WASHINGTON – A U.S. official says Iran will find it hard to exploit any data and technology aboard the captured CIA stealth drone because of measures taken to limit the intelligence value of drones operating over hostile territory.
The official also said Saturday that despite Iran's latest claims to have hijacked the RQ-170 Sentinel and brought it down near the eastern Iranian city of Kashmar, the U.S. is convinced that the drone malfunctioned.
"The Iranians had nothing to do with it," the official said.
The official, who could speak about classified matters only on condition of anonymity, did not provide details.

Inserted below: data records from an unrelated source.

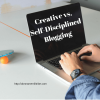 Creative vs Self-Disciplined Blogging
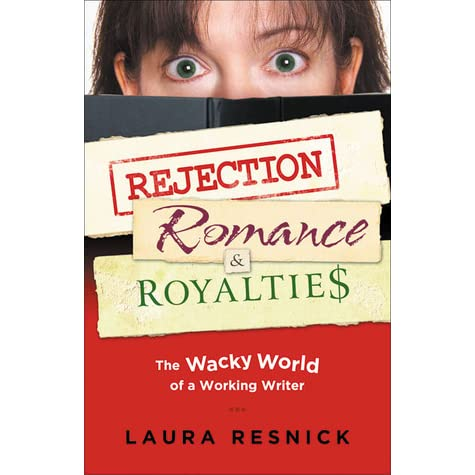 Rejection, Romance and Royalties: The Wacky World of a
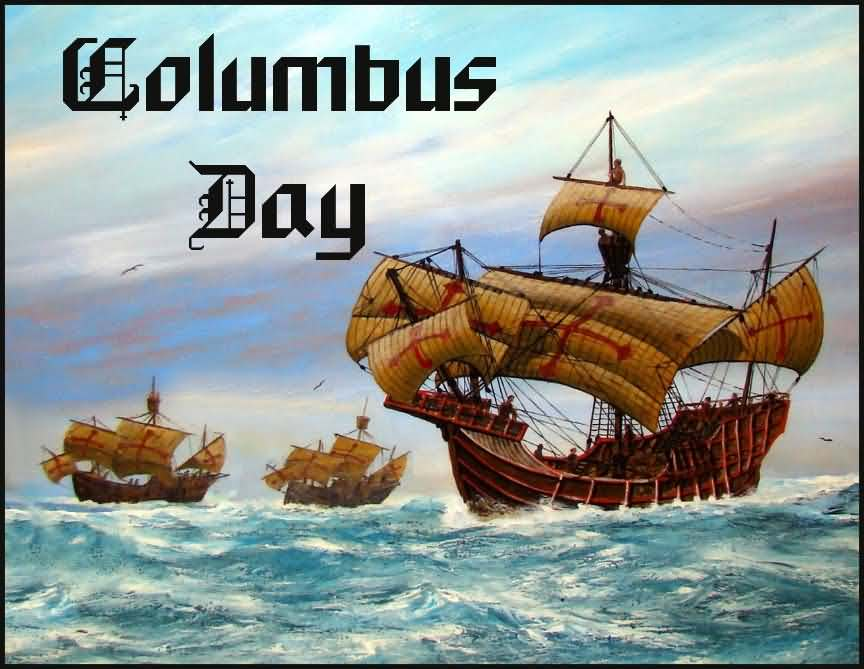 50 Famous Happy Columbus Day Quotes 2019: Columbus Day 2017 Ships In Sea Painting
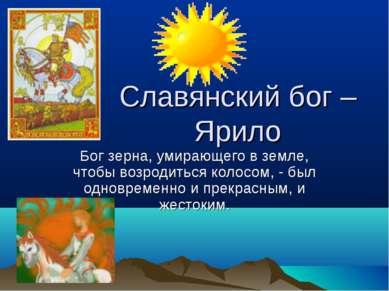 Славянский бог – Ярило Бог зерна, умирающего в земле, чтобы возродиться колос...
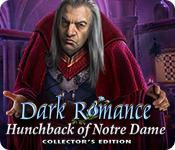 play Dark Romance: Hunchback Of Notre-Dame Collector'S Edition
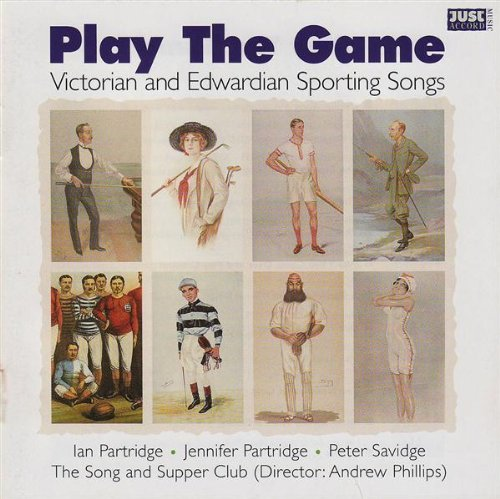 Play the Game -- Victorian and Edwardian Sporting Songs by Andrew Phillips, Ian Partridge, Jennifer Partridge, Peter Savidge and The Song and Supper Club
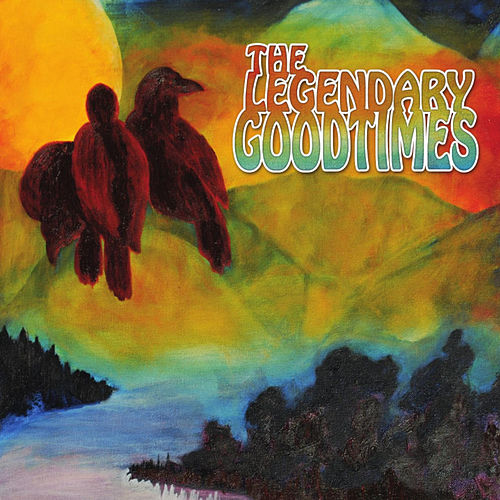 Play & Download The Legendary Goodtimes by The Legendary Goodtimes | Napster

But independent experts say the data and communications of the unmanned aircraft are heavily encrypted, making it difficult for Iran to harvest much intelligence from them. U.S. officials previously have said the drones have no self-destruct mechanism.
The RQ-170 was nicknamed "the Beast of Kandahar" because it was first spotted over Afghanistan. It was used to conduct surveillance of Osama bin Laden's Pakistani compound before he was killed in a U.S. raid.
The Christian Science Monitor on Thursday quoted an unidentified Iranian engineer as saying that Tehran seized control of the drone by exploiting a key vulnerability in its navigation system, its reliance on GPS technology to guide it home when it loses contact with U.S. controllers.
The engineer said Iran's electronic warfare specialists jammed the RQ-170's satellite communications link and tricked its autopilot into thinking that it was landing at its base in Afghanistan when it touched down in Iran.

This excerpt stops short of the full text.